Exercise directions |
Omit every picture and write out the rest of the records exactly.

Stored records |

%%

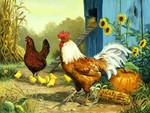 Домашняя и декоративная птица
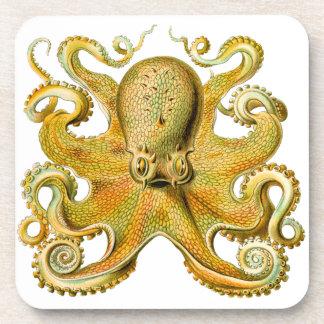 Vintage Ernst Haeckel Octopus in Yellow Beverage Coaster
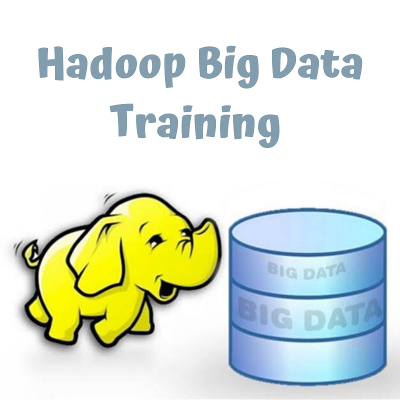 Big Data Online Course icon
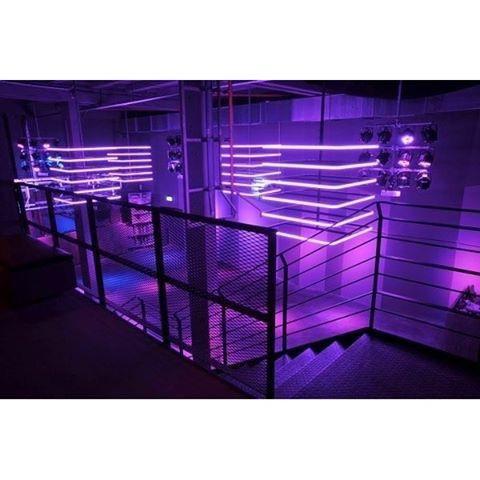 Imagen de neon lights and purple
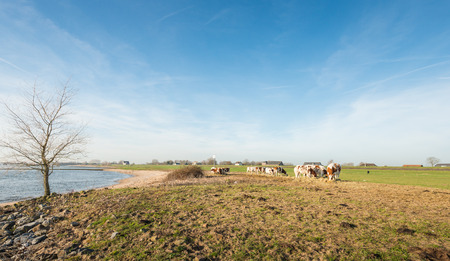 to get warm: Red and white heifers on the bank of a wide Dutch river on a sunny winter day in December. Due to the unseasonably warm weather, the cows are still outside. They get supplementary feeding of hay. Stock Photo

%%

The completed task |
 Домашняя и декоративная птица
 Vintage Ernst Haeckel Octopus in Yellow Beverage Coaster
 Big Data Online Course icon
 Imagen de neon lights and purple
 to get warm: Red and white heifers on the bank of a wide Dutch river on a sunny winter day in December. Due to the unseasonably warm weather, the cows are still outside. They get supplementary feeding of hay. Stock Photo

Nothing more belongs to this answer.